> [問題文]
ページ本文のうち「D 買い取り額の算出根拠について」で始まる段落を、主な事実を残して箇条書きで短くまとめよ。

D 買い取り額の算出根拠についての質問に、過去の長官通達を根拠として「評価額は、持分譲渡を実施する時点での立木評価(グラーゼル)と市場価逆算式の算定方法により、いずれか高い額を採用することとなっており、最終的には森林管理署長が販売予定価格を決定している」などとの回答がされたと聞く。最も収益が高くなる林齢を前提としたグラーゼル方式を、伐齢期をこえた木に適用することは明らかに妥当性に欠け、国に都合の良い高額買い取りの押しつけではないか。買い取り中止を認めるか、ないしは、価格の見直しが当然行われるべきだと思われるが、考えはどうか。
A―――グラーゼル式はすぐに見直すということにはならないが、どう伐採するかの相談はできる。
E 伐採して売っても赤字になった場合、国はその赤字分も折半するのかとの質問に、「立木のまま一般競争入札により販売するため、赤字になることはない」とする一方、「販売予定価格は伐採することを前提としているため、市場価逆算式により算出しており、再造林にかかる造林投資額等の経費を上廻らなければ販売しないというものではない」と回答しており、再造林を行う側にとっては赤字が発生しうるとの見解である。さらに、販売するときの予定価格は市場価逆算式により算出しているのに、町へ持分を買い取らせるときは、グラーゼル式との比較で高い方を選ぶとしているのは、リスクを一方的に町にのみ負わせるもので、国による高額買い取りの押しつけといわざるを得ないのではないか。 A―――
F 国土保全の立場から国も持分の無償譲渡をすべきではないかとの質問に、「官公造林は立法措置が必要で現状では困難と考える」としつつ、「今後は、相手方の意向により計画的に国の持分を譲渡し契約解除していくこととする」と回答している。また、伐採して再造林できるだけの収益が得られるまで延長することはできないのかとの質問に、「一度に長伐期に相当する林齢を設定し契約変更とするのでなく、まずは10年や20年といった期間を検討し、かつ持分譲渡を行う残りの面積を考慮した上で、適切な延長期間を設定する必要があり、かつ計画的に持分譲渡を行い契約解除したいと考えている」と回答している。「契約は買い取り無しで延長できる」と受けとってよいか。また、「相手方の意向により」ということは、相手方が望まず、伐採も行われない場合、どのような問題が生ずるか。

> [提供データ]
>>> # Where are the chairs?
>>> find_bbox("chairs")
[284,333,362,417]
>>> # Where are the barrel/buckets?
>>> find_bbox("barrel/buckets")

> [解答]
- 買い取り額の算出根拠を問う質問に対しては、過去の長官通達を根拠とする回答があったと聞いている。その内容は、持分譲渡時点の立木評価(グラーゼル)と市場価逆算式のうち高い額を採用し、最終的に森林管理署長が販売予定価格を決めるというものである。
- グラーゼル方式は最も収益が高くなる林齢を前提としている。これを伐齢期をこえた木に適用するのは明らかに妥当性に欠け、国に都合の良い高額買い取りの押しつけではないかと指摘している。
- 買い取り中止を認めるか、価格の見直しを当然行うべきだとして、その考えを問うている。